Here’s a question I get pretty often: In Principal Component Analysis, can loadings be negative and positive?
Recall that in PCA, we are creating one index variable (or a few) from a set of variables. You can think of this index variable as a weighted average of the original variables.
The loadings are the correlations between the variables and the component. We compute the weights in the weighted average from these loadings.
The goal of the PCA is to come up with optimal weights. “Optimal” means we’re capturing as much information in the original variables as possible, based on the correlations among those variables.
So if all the variables in a component are positively correlated with each other, all the loadings will be positive.
But if there are some negative correlations among the variables, some of the loadings will be negative too.
An Example of Negative Loadings in Principal Component Analysis
Here’s a simple example that we used in our Principal Component Analysis webinar. We want to combine four variables about mammal species into a single component.
The variables are weight, a predation rating, amount of exposure while sleeping, and the total number of hours an animal sleeps each day.

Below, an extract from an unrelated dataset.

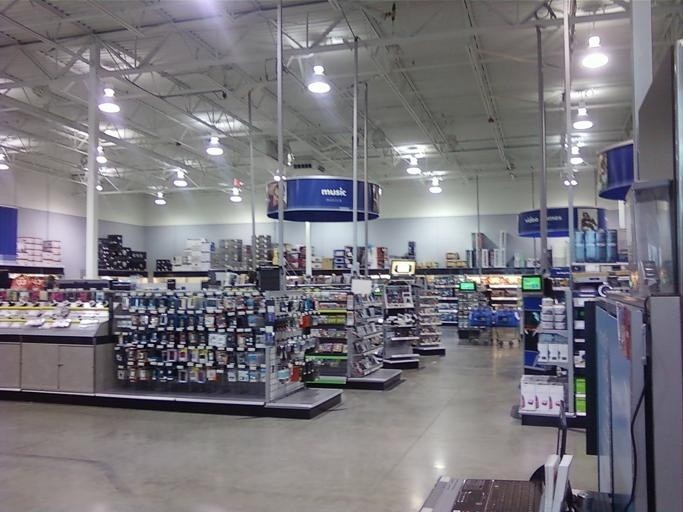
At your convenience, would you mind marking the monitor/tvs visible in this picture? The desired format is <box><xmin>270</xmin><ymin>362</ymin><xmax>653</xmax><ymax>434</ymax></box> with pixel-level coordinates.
<box><xmin>520</xmin><ymin>274</ymin><xmax>545</xmax><ymax>297</ymax></box>
<box><xmin>459</xmin><ymin>281</ymin><xmax>476</xmax><ymax>292</ymax></box>
<box><xmin>389</xmin><ymin>259</ymin><xmax>417</xmax><ymax>280</ymax></box>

If you look at the correlation matrix, total hours of sleep correlates negatively with the other 3 variables. Those other three are all positively correlated.
It makes sense — species that sleep more tend to be smaller, less exposed while sleeping, and less prone to predation. Species that are high on these three variables must not be able to afford much sleep.
Think bats vs. zebras.
Likewise, the PCA with one component has positive loadings for three of the variables and a negative loading for hours of sleep.
Species with a high component score will be those with high weight, high predation rating, high sleep exposure, and low hours of sleep.